In algebraic topology wedge sum is defined for a family of indexed, say by a set $\mathcal{I}$, spaces $X_i$ with points $p_i \in X_i$ as:
$$
\bigvee_{i \in \mathcal{I}} X_i = \frac{\bigsqcup_{i \in \mathcal{I}} X_i}{(i,p_i)\sim(j,p_j)}.
$$
Exactly the same definition will work just for the pointed sets. But what happens then $\mathcal{I} = \emptyset$?

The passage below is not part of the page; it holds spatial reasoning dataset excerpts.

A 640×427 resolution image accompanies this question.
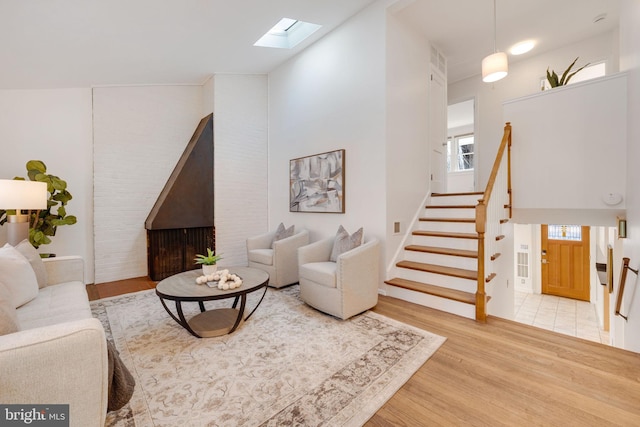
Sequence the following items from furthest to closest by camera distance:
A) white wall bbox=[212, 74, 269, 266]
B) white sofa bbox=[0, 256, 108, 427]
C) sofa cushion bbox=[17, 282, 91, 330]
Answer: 1. white wall bbox=[212, 74, 269, 266]
2. sofa cushion bbox=[17, 282, 91, 330]
3. white sofa bbox=[0, 256, 108, 427]

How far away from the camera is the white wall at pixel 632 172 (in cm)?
244

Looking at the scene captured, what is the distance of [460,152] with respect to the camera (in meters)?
8.27

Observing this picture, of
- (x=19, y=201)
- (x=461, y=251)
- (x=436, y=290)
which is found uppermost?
(x=19, y=201)

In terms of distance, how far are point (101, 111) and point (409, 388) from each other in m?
5.38

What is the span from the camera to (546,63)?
15.6 ft

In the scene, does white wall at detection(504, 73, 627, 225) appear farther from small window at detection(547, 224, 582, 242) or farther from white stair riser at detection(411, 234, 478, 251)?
small window at detection(547, 224, 582, 242)

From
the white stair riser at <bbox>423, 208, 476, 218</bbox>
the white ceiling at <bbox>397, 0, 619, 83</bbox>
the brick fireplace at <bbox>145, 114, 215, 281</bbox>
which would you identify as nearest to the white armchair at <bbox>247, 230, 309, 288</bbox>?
the brick fireplace at <bbox>145, 114, 215, 281</bbox>

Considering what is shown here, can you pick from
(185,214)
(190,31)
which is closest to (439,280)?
(185,214)

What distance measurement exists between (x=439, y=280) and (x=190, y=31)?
4.31 m

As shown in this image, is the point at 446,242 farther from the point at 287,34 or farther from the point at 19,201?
the point at 19,201

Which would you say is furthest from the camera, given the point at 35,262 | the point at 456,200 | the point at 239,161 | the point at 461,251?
the point at 239,161

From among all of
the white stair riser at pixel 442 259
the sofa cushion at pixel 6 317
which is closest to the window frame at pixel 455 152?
the white stair riser at pixel 442 259

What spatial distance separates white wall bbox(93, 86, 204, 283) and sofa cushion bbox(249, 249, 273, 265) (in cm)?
196

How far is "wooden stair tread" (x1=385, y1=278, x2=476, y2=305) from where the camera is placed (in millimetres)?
2898
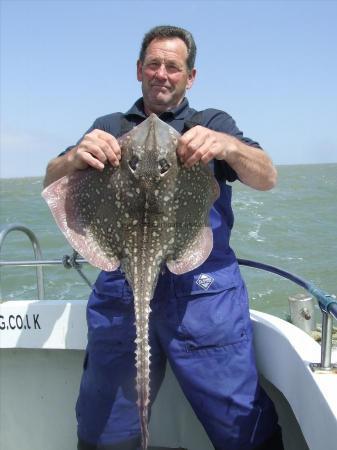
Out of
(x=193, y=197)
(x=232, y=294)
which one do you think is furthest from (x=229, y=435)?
(x=193, y=197)

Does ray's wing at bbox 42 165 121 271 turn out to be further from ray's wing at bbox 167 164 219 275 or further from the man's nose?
the man's nose

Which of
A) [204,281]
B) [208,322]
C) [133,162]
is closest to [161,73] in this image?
[133,162]

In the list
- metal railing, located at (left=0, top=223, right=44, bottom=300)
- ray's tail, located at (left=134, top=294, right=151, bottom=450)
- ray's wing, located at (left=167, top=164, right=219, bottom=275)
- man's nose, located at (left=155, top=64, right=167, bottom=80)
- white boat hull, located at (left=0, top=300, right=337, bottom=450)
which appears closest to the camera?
ray's tail, located at (left=134, top=294, right=151, bottom=450)

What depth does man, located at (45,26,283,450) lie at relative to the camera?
2.66 m

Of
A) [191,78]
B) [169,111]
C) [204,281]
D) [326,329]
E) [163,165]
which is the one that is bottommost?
[326,329]

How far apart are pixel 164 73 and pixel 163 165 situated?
2.74 feet

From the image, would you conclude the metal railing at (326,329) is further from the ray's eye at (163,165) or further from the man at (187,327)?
the ray's eye at (163,165)

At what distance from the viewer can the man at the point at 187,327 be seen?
2664 millimetres

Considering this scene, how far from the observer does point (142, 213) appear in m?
2.29

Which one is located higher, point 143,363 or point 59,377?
point 143,363

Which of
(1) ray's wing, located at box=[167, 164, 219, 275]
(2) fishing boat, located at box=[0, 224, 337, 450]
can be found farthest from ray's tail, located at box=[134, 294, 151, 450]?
(2) fishing boat, located at box=[0, 224, 337, 450]

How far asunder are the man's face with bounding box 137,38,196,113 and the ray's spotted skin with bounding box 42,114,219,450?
0.63 m

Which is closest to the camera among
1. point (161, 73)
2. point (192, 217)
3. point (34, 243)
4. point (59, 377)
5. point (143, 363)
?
point (143, 363)

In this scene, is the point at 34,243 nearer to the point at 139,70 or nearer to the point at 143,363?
the point at 139,70
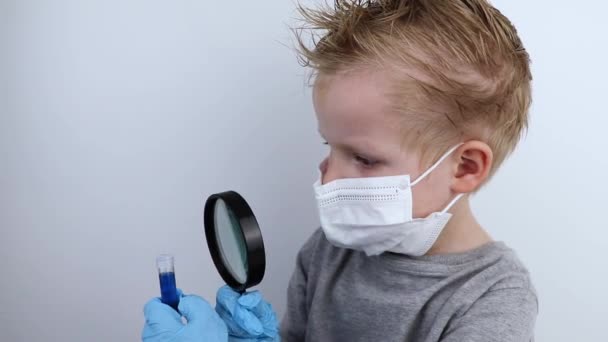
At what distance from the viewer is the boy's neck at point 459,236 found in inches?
48.3

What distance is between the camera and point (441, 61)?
106cm

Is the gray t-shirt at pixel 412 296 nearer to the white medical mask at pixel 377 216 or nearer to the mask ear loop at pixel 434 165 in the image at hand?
the white medical mask at pixel 377 216

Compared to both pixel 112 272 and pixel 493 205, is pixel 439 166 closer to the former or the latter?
pixel 493 205

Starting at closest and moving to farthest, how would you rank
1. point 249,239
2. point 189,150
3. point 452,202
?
1. point 249,239
2. point 452,202
3. point 189,150

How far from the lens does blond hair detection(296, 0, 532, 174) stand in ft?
3.50

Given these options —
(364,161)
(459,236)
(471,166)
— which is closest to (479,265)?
(459,236)

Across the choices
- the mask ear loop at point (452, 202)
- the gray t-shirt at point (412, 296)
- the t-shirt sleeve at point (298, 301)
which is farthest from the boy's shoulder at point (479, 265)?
the t-shirt sleeve at point (298, 301)

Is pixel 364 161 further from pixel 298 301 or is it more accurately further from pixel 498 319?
pixel 298 301

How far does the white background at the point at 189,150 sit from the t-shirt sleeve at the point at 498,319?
32 centimetres

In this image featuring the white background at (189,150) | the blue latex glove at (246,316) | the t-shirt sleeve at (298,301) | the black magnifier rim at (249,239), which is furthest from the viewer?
the t-shirt sleeve at (298,301)

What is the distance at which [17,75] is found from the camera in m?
1.42

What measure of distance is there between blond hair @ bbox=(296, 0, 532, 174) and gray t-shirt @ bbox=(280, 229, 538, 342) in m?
0.24

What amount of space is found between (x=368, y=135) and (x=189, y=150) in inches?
21.3

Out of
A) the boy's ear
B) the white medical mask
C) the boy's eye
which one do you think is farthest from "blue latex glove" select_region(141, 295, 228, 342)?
the boy's ear
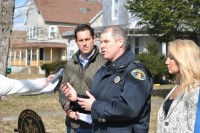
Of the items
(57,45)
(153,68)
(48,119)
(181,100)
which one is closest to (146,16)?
(48,119)

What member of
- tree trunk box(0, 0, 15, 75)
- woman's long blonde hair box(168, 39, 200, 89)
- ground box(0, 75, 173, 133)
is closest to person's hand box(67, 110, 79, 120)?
woman's long blonde hair box(168, 39, 200, 89)

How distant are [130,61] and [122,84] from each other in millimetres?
237

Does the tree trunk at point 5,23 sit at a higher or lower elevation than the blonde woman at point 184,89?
higher

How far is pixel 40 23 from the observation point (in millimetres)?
47938

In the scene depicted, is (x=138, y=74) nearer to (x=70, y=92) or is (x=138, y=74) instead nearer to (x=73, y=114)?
(x=70, y=92)

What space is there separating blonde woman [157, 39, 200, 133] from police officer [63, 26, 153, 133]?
0.80 ft

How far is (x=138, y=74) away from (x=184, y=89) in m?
0.49

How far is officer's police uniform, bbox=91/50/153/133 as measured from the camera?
3.10 m

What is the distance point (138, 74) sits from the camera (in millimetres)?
3213

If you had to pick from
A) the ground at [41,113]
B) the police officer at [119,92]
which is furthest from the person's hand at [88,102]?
the ground at [41,113]

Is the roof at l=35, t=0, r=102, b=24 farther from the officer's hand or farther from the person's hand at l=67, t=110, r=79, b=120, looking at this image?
the officer's hand

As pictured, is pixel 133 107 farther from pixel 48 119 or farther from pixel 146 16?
pixel 146 16

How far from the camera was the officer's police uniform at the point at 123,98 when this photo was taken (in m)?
3.10

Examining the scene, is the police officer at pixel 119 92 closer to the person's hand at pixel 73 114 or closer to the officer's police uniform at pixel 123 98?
the officer's police uniform at pixel 123 98
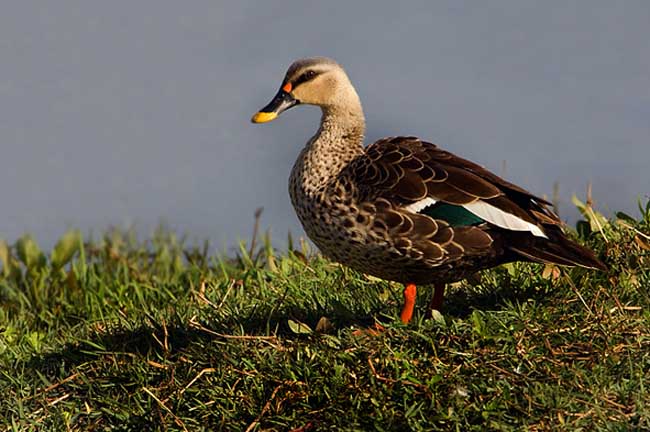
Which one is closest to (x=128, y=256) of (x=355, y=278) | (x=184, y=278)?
(x=184, y=278)

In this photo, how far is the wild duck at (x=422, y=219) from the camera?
523 centimetres

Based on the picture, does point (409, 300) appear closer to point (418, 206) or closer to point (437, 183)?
point (418, 206)

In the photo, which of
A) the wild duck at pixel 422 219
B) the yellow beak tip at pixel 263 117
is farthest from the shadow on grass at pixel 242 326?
the yellow beak tip at pixel 263 117

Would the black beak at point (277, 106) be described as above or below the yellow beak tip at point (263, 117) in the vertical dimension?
above

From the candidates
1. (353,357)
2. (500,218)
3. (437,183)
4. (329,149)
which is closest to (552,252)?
(500,218)

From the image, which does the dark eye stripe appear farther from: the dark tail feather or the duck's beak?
the dark tail feather

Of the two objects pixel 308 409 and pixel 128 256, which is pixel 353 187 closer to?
pixel 308 409

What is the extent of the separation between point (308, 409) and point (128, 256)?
13.3ft

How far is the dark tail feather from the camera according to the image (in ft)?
17.1

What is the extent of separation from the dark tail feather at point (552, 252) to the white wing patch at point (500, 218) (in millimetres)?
47

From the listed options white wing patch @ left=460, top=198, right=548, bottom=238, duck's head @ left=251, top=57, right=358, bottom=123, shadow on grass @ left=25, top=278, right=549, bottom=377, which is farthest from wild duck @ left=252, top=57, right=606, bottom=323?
duck's head @ left=251, top=57, right=358, bottom=123

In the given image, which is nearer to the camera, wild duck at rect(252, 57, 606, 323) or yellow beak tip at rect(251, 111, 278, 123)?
wild duck at rect(252, 57, 606, 323)

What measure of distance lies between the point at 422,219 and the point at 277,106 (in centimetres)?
125

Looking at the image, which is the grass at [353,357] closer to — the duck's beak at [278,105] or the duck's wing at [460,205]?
the duck's wing at [460,205]
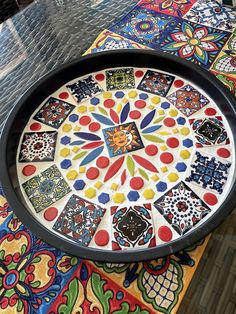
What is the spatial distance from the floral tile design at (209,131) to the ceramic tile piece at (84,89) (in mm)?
254

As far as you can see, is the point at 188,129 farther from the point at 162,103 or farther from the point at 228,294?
the point at 228,294

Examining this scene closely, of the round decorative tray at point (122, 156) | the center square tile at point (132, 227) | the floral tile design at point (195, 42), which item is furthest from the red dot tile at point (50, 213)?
the floral tile design at point (195, 42)

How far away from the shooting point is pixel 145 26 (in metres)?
0.96

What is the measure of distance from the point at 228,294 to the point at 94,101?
2.19 feet

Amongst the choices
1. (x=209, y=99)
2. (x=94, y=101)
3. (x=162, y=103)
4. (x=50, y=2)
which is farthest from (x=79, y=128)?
(x=50, y=2)

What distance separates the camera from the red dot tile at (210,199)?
1.88 ft

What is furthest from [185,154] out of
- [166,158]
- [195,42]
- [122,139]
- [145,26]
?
[145,26]

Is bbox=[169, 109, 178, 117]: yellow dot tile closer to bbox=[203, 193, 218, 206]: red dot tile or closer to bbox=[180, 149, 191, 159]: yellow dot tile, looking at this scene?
bbox=[180, 149, 191, 159]: yellow dot tile

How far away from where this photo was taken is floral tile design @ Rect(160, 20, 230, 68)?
850mm

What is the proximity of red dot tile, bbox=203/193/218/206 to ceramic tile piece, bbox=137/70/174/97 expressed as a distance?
28 cm

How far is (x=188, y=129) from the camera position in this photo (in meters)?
0.68

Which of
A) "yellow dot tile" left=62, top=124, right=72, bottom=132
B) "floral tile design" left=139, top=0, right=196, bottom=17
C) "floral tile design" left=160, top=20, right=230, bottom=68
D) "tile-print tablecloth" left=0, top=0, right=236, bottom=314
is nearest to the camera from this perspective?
"tile-print tablecloth" left=0, top=0, right=236, bottom=314

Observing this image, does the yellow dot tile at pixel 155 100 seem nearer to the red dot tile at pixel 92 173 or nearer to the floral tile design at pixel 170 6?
the red dot tile at pixel 92 173

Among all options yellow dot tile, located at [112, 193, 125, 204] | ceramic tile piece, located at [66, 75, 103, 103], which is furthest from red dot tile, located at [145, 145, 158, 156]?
ceramic tile piece, located at [66, 75, 103, 103]
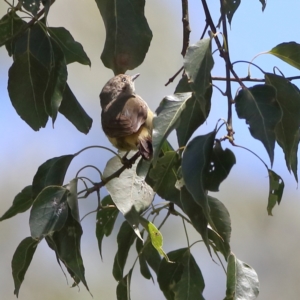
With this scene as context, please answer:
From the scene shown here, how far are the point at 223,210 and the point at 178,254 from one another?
0.39m

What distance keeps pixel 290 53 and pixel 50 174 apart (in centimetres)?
96

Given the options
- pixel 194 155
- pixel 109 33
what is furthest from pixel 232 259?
pixel 109 33

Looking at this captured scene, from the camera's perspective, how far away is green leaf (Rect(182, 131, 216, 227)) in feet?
5.45

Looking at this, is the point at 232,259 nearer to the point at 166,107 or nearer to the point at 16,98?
the point at 166,107

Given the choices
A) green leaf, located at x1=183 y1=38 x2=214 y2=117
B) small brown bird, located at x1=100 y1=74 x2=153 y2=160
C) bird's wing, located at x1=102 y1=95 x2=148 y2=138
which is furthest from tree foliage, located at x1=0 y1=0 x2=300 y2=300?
bird's wing, located at x1=102 y1=95 x2=148 y2=138

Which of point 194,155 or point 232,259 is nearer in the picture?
point 194,155

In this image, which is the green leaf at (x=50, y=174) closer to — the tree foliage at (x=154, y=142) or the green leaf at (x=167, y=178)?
the tree foliage at (x=154, y=142)

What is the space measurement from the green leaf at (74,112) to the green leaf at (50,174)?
17cm

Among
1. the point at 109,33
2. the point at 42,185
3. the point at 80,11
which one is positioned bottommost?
the point at 42,185

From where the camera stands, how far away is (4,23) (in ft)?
7.27

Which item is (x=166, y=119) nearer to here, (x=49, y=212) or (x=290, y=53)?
(x=49, y=212)

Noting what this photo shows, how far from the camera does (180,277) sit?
7.57ft

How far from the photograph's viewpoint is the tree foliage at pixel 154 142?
172 centimetres

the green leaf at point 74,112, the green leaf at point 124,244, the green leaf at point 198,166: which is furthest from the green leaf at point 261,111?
the green leaf at point 124,244
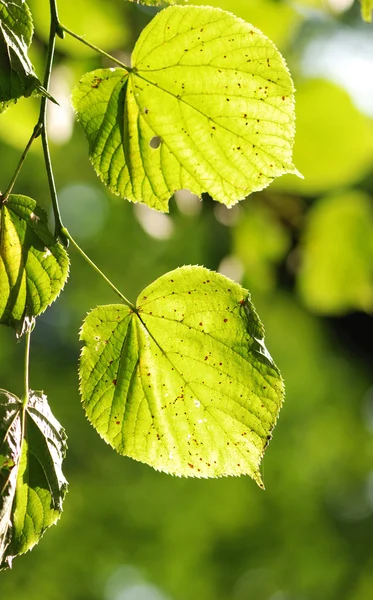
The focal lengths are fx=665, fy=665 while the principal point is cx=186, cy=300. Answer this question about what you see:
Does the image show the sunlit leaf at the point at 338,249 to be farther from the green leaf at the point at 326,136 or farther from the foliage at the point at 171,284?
the foliage at the point at 171,284

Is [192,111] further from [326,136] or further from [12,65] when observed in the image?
[326,136]

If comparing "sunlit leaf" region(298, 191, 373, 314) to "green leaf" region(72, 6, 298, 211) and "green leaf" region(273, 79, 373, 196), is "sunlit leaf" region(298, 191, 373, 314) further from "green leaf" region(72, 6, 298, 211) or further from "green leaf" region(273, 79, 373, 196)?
"green leaf" region(72, 6, 298, 211)

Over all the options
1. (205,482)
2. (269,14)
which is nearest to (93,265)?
(269,14)

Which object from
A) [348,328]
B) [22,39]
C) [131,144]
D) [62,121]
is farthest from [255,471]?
[348,328]

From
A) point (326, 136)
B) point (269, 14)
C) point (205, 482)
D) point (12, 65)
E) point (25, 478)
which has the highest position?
point (269, 14)

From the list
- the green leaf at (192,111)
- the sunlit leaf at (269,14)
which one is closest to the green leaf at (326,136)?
the sunlit leaf at (269,14)

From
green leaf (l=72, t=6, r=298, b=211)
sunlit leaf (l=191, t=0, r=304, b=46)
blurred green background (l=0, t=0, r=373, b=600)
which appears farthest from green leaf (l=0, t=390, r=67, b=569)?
blurred green background (l=0, t=0, r=373, b=600)

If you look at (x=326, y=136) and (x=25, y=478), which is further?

One resolution comes form the fact that wedge sum behaves as coproduct in the category of pointed topological spaces $\mathsf{TOP}^*$, or equivalently pointed sets $\mathsf{SET}^*$, for a reasonable (meaning $\mathcal{I} \neq \emptyset$) families of objects . Then in case of $\mathcal{I} = \emptyset$ the coproduct, if it exists, must be equal to the initial object of the corresponding category. So, in case with $\mathsf{SET}^*$, the zero object, so
$$
\bigvee_{i \in \emptyset} X_i = \Big(\{p\}, p \Big),
$$
and the same resolution works for $\mathsf{TOP}^*$.
Is this a standard definition? Is there any reasons not to use it? Do algebraic topologists have any other conventions.
The only thing that worries me here is that together with the original elementary definition the resolution suggests a weird identity
$$
\frac{\emptyset}{\emptyset} = \bigvee_{i \in \emptyset} X_i = \{p\}
$$
Best Answer
You are right, the empty wedge sum is the initial object of pointed spaces. The formula you suggested for the wedge sum is correct for non-empty index sets*. The formula which always works is $$\bigvee_{i \in I} (X_i,p_i) = \left(\coprod_{i \in I} X_i \sqcup\{p\} ~/~ (p_i \sim p),p\right).$$ There is a more conceptual explanation for this: Consider the forgetful functor $ \mathbf{Top}_* \to \mathbf{Top}$. It is monadic, the monad sends a space $ X$ to $X \sqcup \{\star\}$, the unit is the evident map $X \hookrightarrow X \sqcup \{\star\}$, and the multiplication is the evident map $X \sqcup \{\star\} \sqcup \{\star\} \to X \sqcup \{\star\}$. There is a general procedure how to produce colimits in $ \mathrm{Alg}(T)$ for a "well-behaved" monad $T$ (for example, it should preserve reflexive coequalizers, which is the case here) on a cocomplete category $\mathcal{C}$: Given a diagram of $T$-algebras, take the colimit of the underlying objects in $\mathcal{C}$, then apply $T$ to get the free $T$-algebra, and finally quotient out the relations which make sure that the inclusions become $T$-algebra maps. Notice that this is exactly what happened in the formula above: To get the coproduct of pointed spaces $(X_i,p_i)$, we first form the coproduct $\coprod_{i \in I} X_i$ of the underlying spaces, adjoin freely a base point $p$ to get the free pointed space on it, and finally identify each $p_i$ with $p$ in order to make sure that the inclusions from $X_i$ become pointed maps.
*It is also correct for the empty set with the correct definition of $X/A$ as the pushout of $\{\star\} \leftarrow A \hookrightarrow X$ as observed by PrudiiArca.